### BRIEF
The answer must reproduce exactly the lines from the one with "Blue Origin ribbon-cutting in Huntsville" through the end of the material, and it must contain no pictures.

### INFORMATION SUPPLIED
▬▬▬
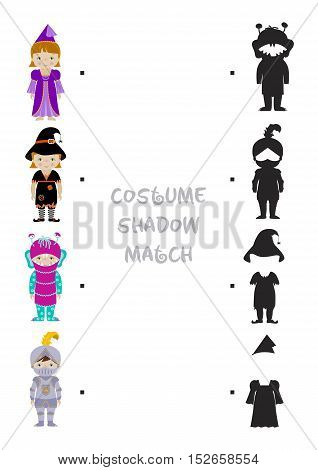 Halloween themed logic shadow matching game for kids, Choose correct dress shadow for children dressed in costumes of fairy, witch, monster and knight. A4 format ready for print.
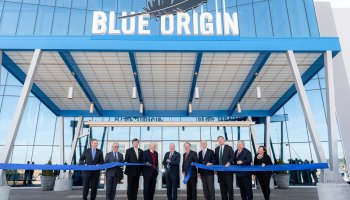 Blue Origin ribbon-cutting in Huntsville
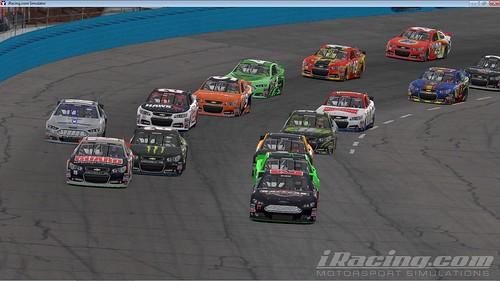 2014 iRacing NASCAR Series 12845845513_cb9c77af4d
▬▬▬
### ANSWER AREA
 Blue Origin ribbon-cutting in Huntsville
 2014 iRacing NASCAR Series 12845845513_cb9c77af4d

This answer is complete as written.